Congo-Brazzaville: Enseignement général - 74 216 candidats au baccalauréat seront à l'épreuve mardi

Toutes les conditions sont réunies pour que l'examen d'Etat qui ouvre les portes de l'université aux admis se tienne à partir du 18 juin, dans les cent quatre- vingt-dix-sept centres retenus sur toute l'étendue du territoire national, selon le ministre de l'Enseignement primaire, secondaire et de l'alphabétisation, Anatole Collinet Makosso.

Les membres du jury du baccalauréat, session de juin 2019, ont reçu les consignes de dernière minute doublées d'une mise en garde avant la mise en route, le 14 juin à Brazzaville. « Il y a des chefs de centre qui monnaient les postes de candidats à la surveillance en recrutant leurs propres surveillants qui ne sont pas connus de la hiérarchie. Peut-être pour se partager le butin en favorisant la fraude. Nous devons donc faire preuve d'une rigueur sans faille pour que ces agissements inciviques ne se reproduisent plus », a indiqué le ministre de l'Enseignement primaire, secondaire et de l'alphabétisation, devant les membres du jury appelés à jouer leur partition pour la bonne tenue du baccalauréat. Le cas évoqué par Anatole Collinet Makosso, celui des surveillants illégalement recrutés par les chefs de centre, a été constaté l'année dernière au lycée Thomas- Sankara, à Brazzaville, comme dans bien d'autres centres d'examen.

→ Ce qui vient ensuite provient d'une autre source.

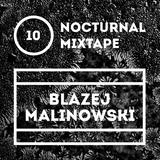 Nocturnal Mixtape W/ Blazej Malinowski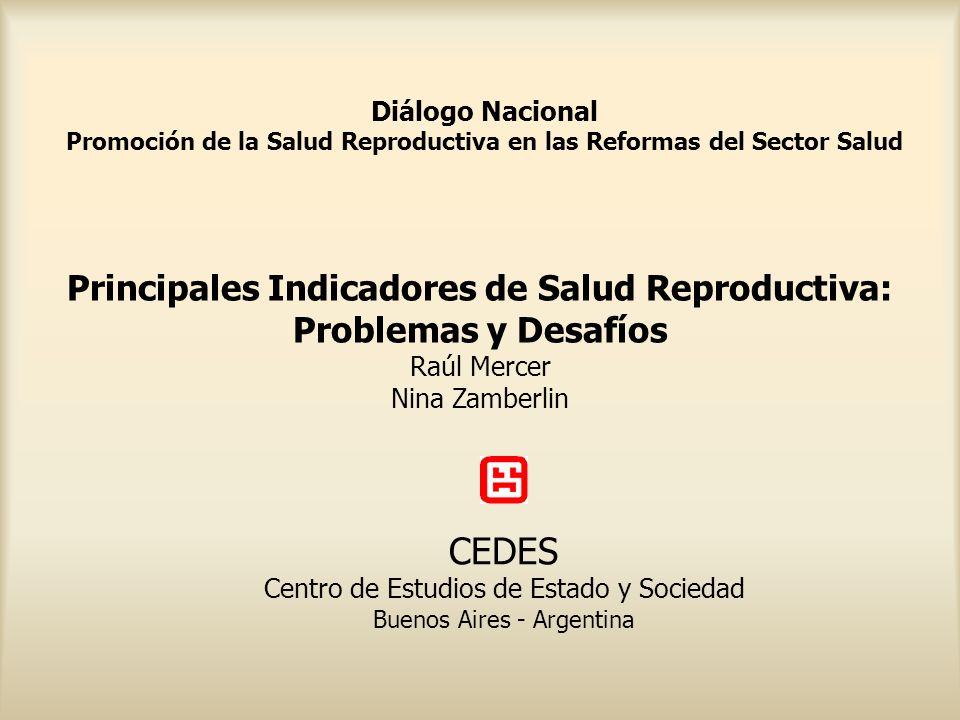 Diálogo Nacional Promoción de la Salud Reproductiva en las Reformas del Sector Salud Principales Indicadores de Salud Reproductiva: Problemas y Desafí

Par ailleurs, les surveillants régulièrement désignés qui se permettent de demander de l'argent aux candidats ou qui se font corrompre pour se montrer complaisants lors des épreuves ont été également avertis. « Que les surveillants qui se rendraient coupables de tels agissements soient automatiquement remplacés », a ordonné Anatole Collinet Makosso. Il a appelé à la rigueur pour que les efforts consentis dans la réussite du baccalauréat et l'intégrité des résultats ne soient pas remis en cause par des comportements qui n'honorent pas ces commis de l'Etat. Le ministre a aussi insisté sur le fait que les cas de fraudes identifiés doivent être consignés dans les procès-verbaux et portés à l'attention de l'administration pour que les mesures qui seront prises en conséquence ne soient perçues comme arbitraires.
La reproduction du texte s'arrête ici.